Star Wreck: In the Pirkinning



The nerdy side of the web (you know, the side where all those pictures of Terri Hatcher were downloaded) is all a twitter about the Finnish fan film Star Wreck: In the Pirkinning. It’s only available on P2P networks, which is probably a good thing because most people would probably get bitter if they actually paid to see it. As it is some people are giving it some good press, though I found the movie to be tough slog.



At first I thought the title “In the Pirkinning” meant something Finnish, but in fact it’s an English pun, just not a very good one. Captain Pirk is the main character, a selfish lout who, along with two members of his crew, has been trapped in the 21st Century after the events of the last Star Wreck movie. (I’m a little fuzzy on whether there are actually other live-action Star Wreck movies, or if that’s part of the joke.) Pirk passes time eating hamburgers and hitting on women, but one day he decides he wants more. Using scavenged technology he builds a Sovereign class starship (like the Enterprise-E) and convinces Russia to build dozens of more Federation vessels. Pirk conquers the world with this fleet, but it turns out that being Emperor Pirk isn’t as much fun as he thought. Pirk tries to find new planet to solve the problem of overcrowding, but his shoddily built Russian starships can’t get to other stars. Luckily Pirk’s fleet happens to find a wormhole to another dimension, home of Babylon 13, a very familiar looking space station. The inevitable hostilities erupt.

I should mention that Star Wreck: In the Pirkinning is a comedy, but not a very funny one. The acting is uniformly bad, and no one, especially the guy playing Pirk, looks the part. Being able to provide your own costume was probably the only requirement to get in the cast. All the female actors have that kind of borderline attractiveness I’ve come to associate with low budget filmmakers casting their own girlfriends. No one can sell a joke to save their lives.



What kind of jokes? Well, I’d say that 95% of all the jokes in In the Pirkinning fall into one of the following three categories:
 
- Mad Magazine style name substitutions. For example, Pirk’s crew is the android Info and the alien Dwarf.
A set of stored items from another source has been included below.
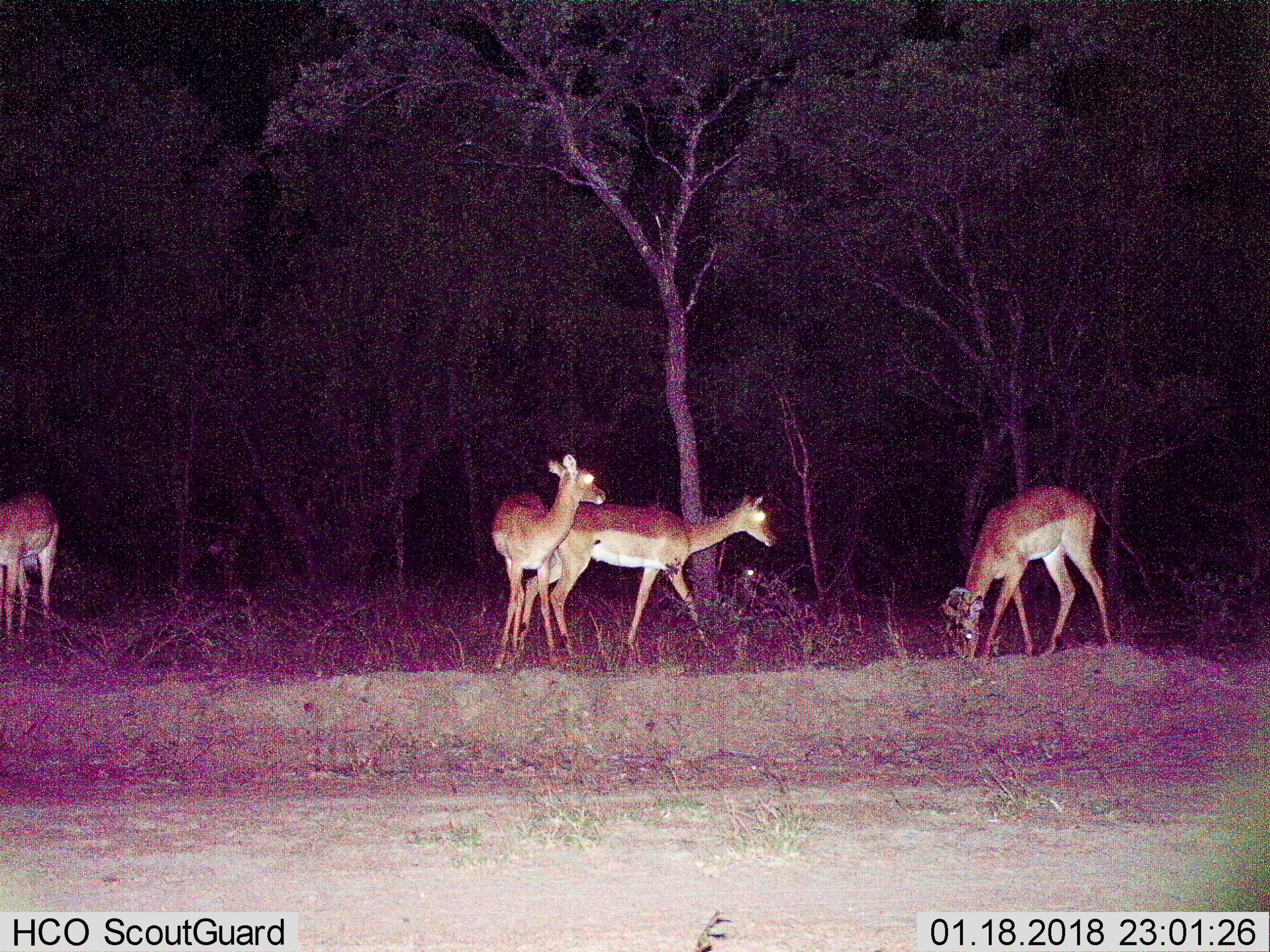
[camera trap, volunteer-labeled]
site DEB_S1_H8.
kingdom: Animalia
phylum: Chordata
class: Mammalia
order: Artiodactyla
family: Bovidae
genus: Aepyceros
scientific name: Aepyceros melampus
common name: impala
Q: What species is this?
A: Impala (Aepyceros melampus).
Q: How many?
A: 4.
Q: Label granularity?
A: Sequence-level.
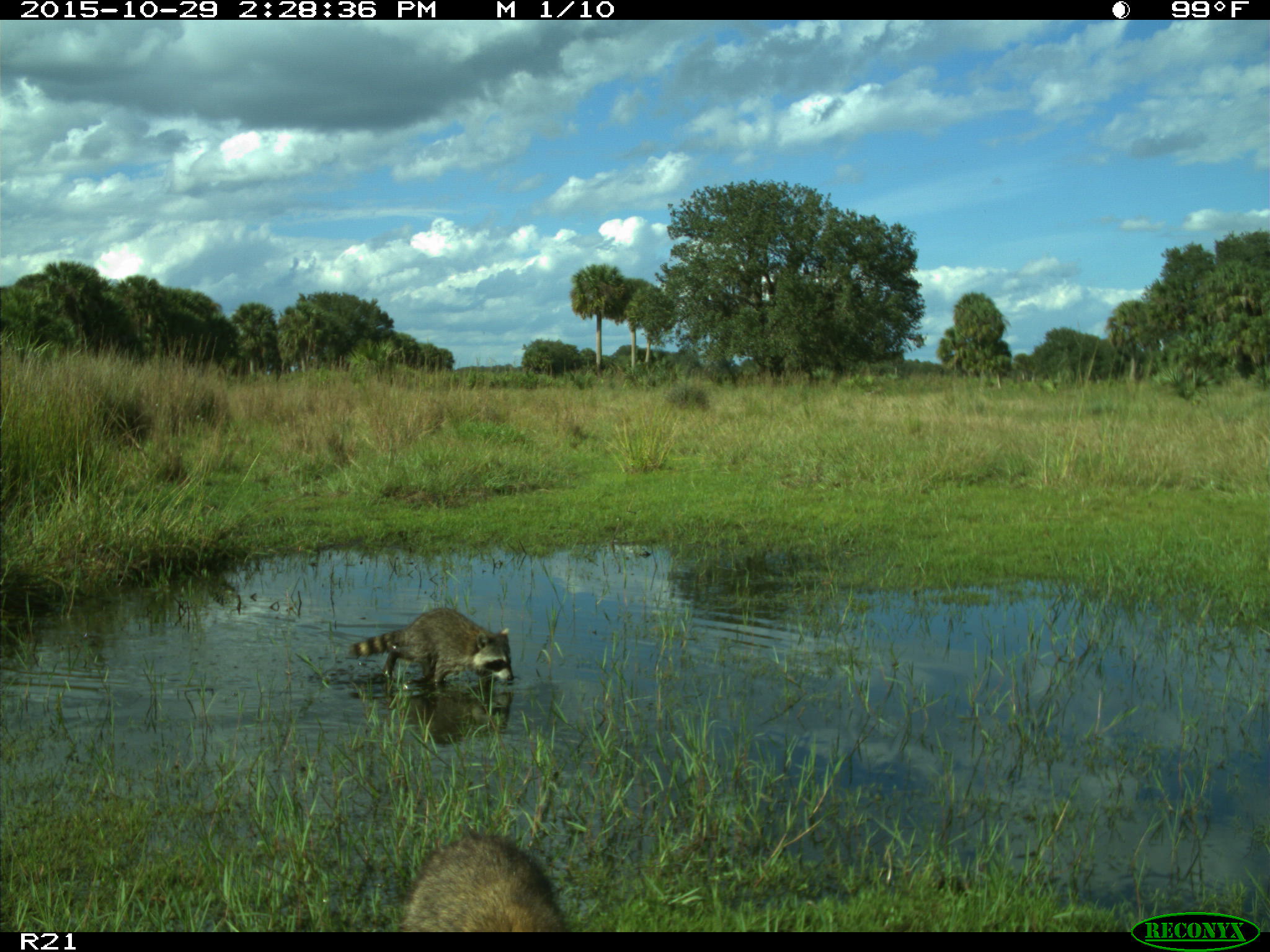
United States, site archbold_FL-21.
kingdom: Animalia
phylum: Chordata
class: Mammalia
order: Carnivora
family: Procyonidae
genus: Procyon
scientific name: Procyon lotor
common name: common raccoon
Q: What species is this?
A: Procyon lotor (common raccoon).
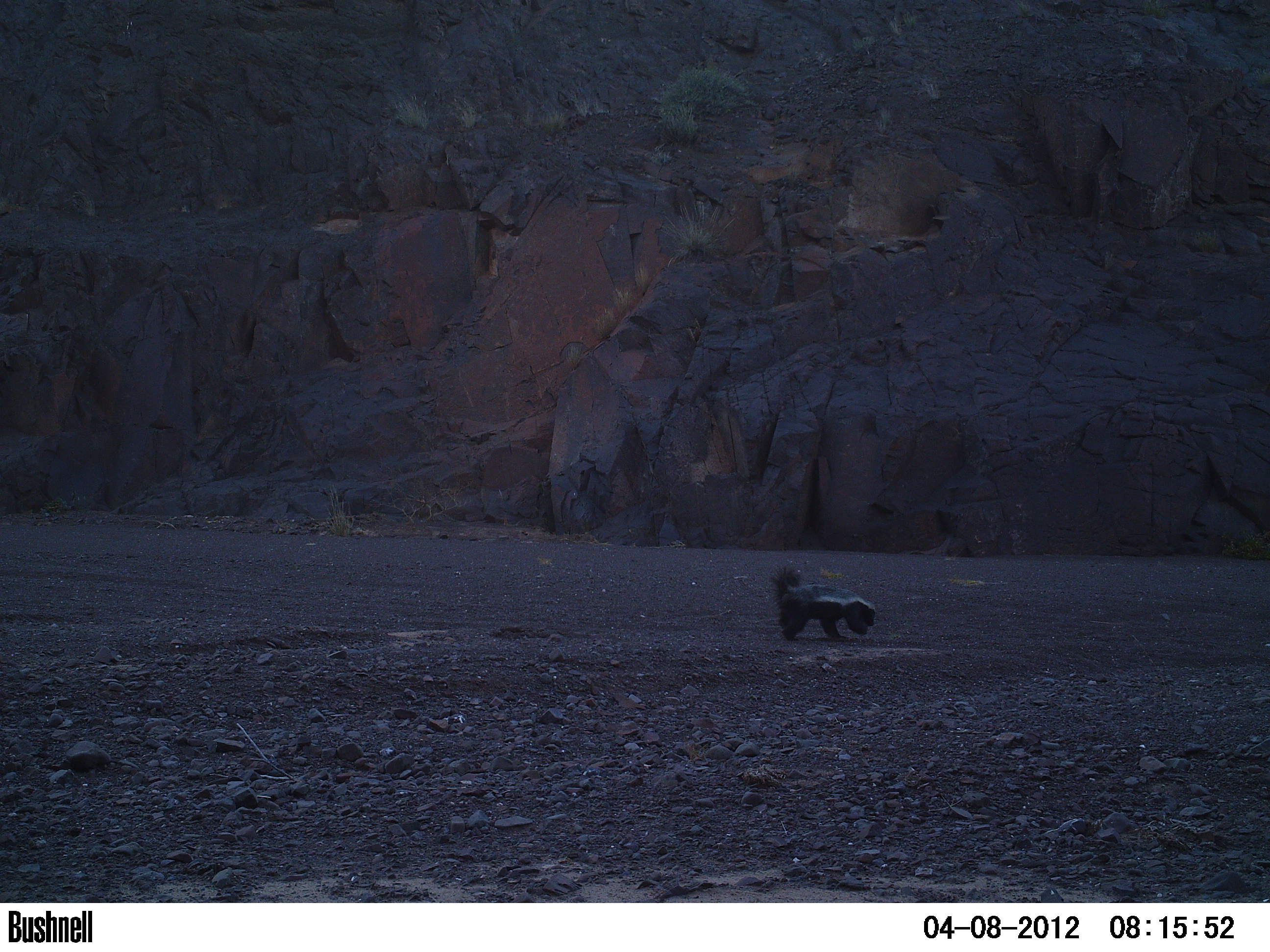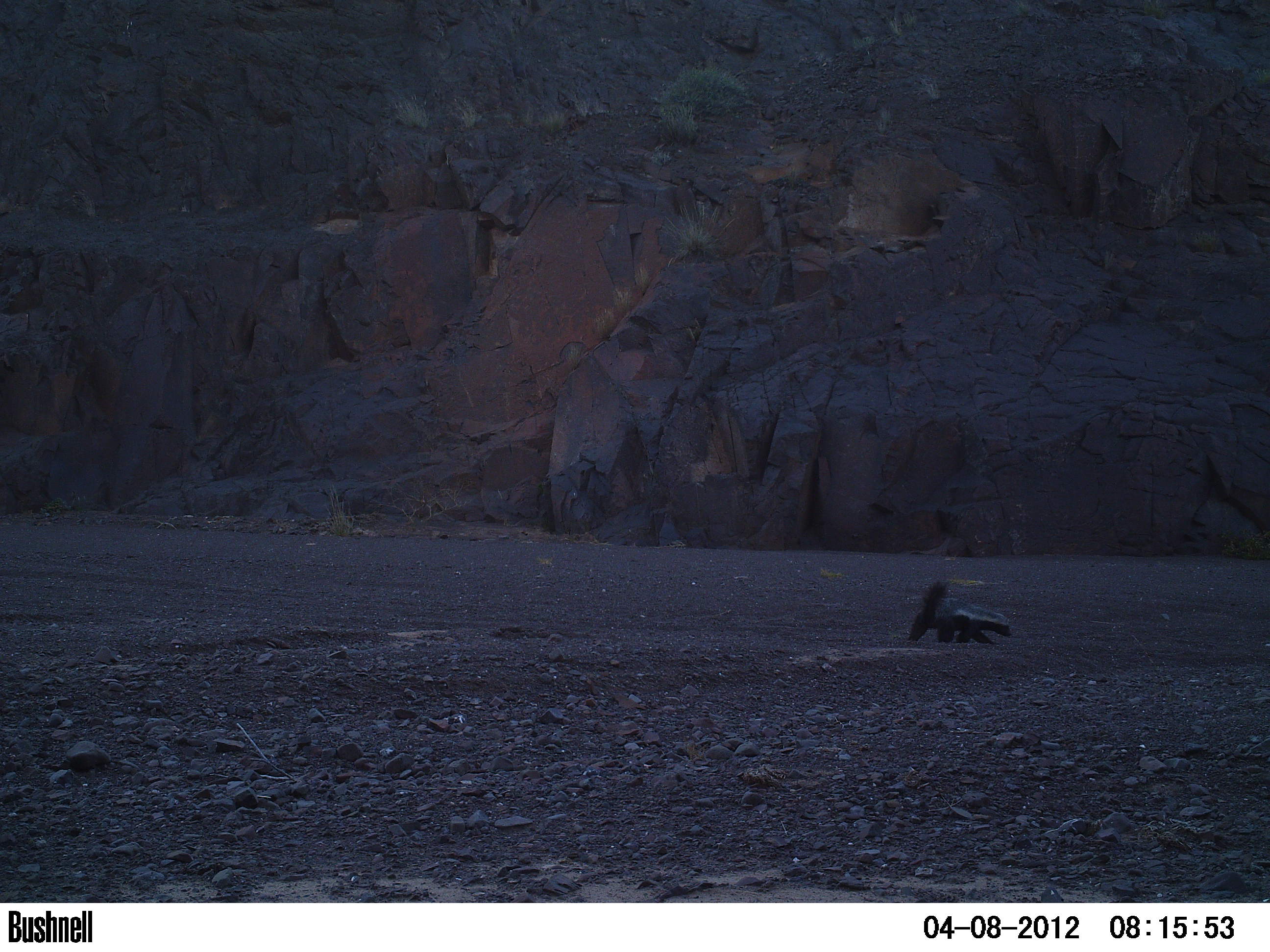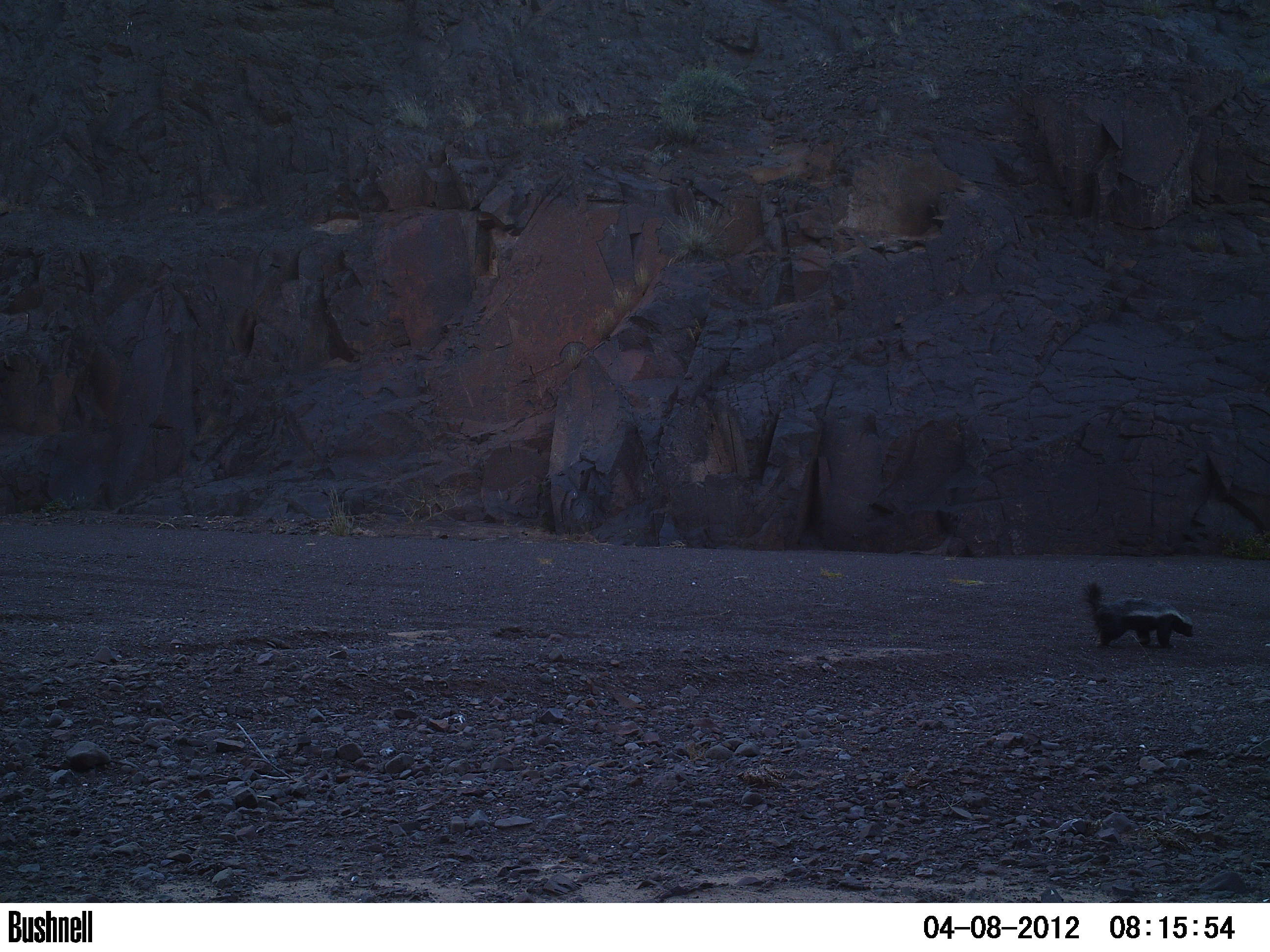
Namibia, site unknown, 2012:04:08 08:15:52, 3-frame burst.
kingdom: Animalia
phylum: Chordata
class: Mammalia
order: Carnivora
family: Mustelidae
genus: Mellivora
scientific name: Mellivora capensis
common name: ratel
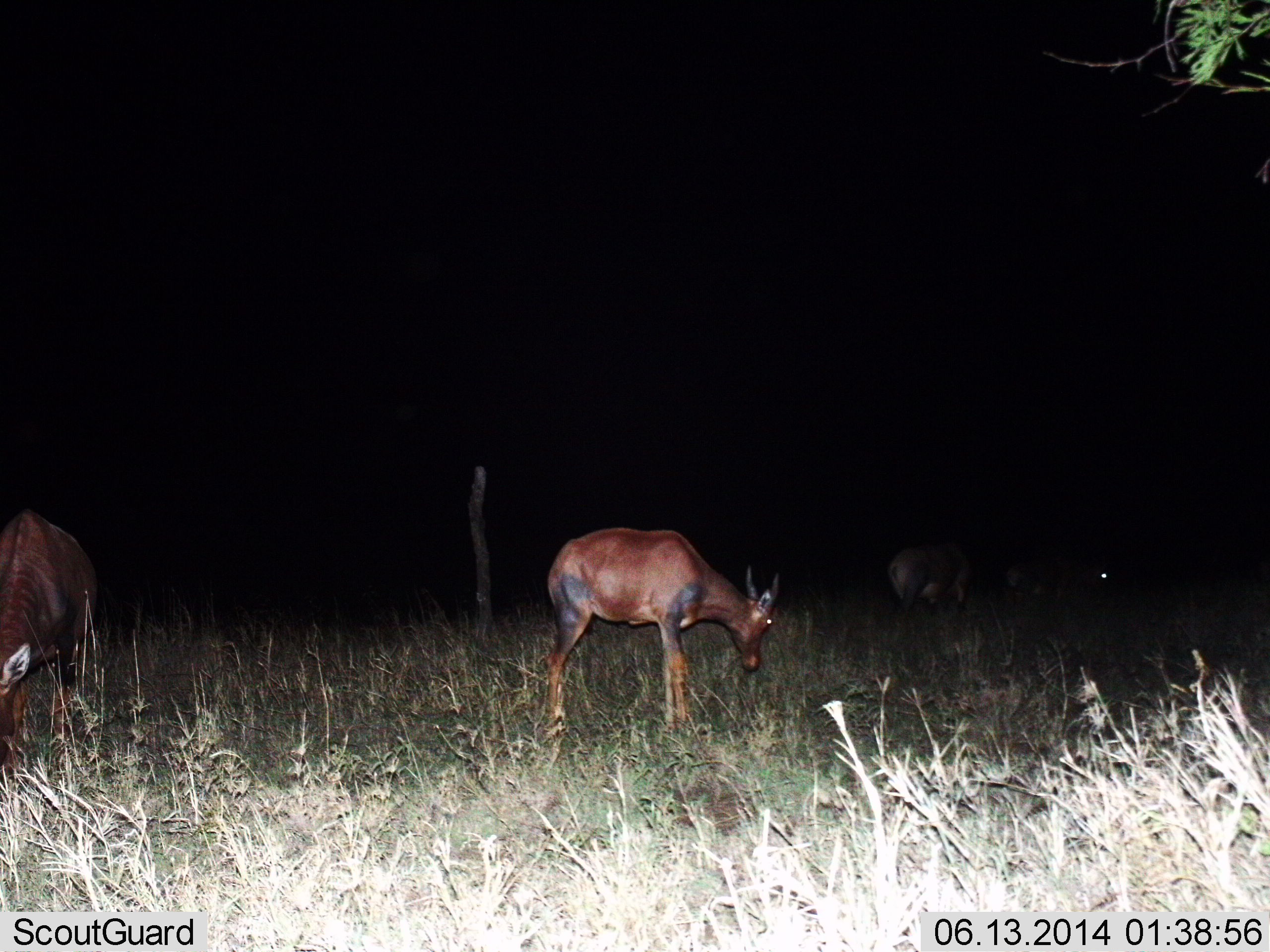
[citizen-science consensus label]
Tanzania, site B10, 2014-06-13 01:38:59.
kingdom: Animalia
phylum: Chordata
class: Mammalia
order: Artiodactyla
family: Bovidae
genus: Damaliscus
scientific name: Damaliscus lunatus jimela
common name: topi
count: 4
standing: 70%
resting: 0%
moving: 10%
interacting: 0%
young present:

There’s a Russian captain named Fukov. Every single science fiction element is given a silly name, which gets distracting. Phasers are “Twinklers,” photon torpedoes are “light balls,” and even the worm hole is called a “maggot hole.” I spent more time decoding the silly names for things than getting into the story.

- Characters or things are Russian. Thanks to an American public school education I’m not sure where Finland is, but I take it they must must be a heck of college football rivalry between those two countries.

- Characters are drunk.

Combine "drunk" with "Russian" for odious comic relief squared. Combine drunk with a Russian with a silly name, and the result is comic relief so odious no one dares speak its name. The problem with all this is that that a parody of Star Trek should have jokes about Star Trek, but in fact they are shockingly rare in Star Wreck.

The one thing that makes In the Pirkinning noteworthy is the special effects. These Finns have put together some very nice home-brew footage of nearly every Next Generation-era Federation starship fighting nearly every Ranger-aligned spaceship from Babylon 5. Even I have to admit I got a charge out of seeing a Sovereign class vessel emerge out of a Bab 5 jump gate. It was also neat seeing Federation ships throw themselves against Victory class destroyer.



And that's when the Russian captain Fukov makes a mistake that results in light balls filled with beer being fired at the enemy.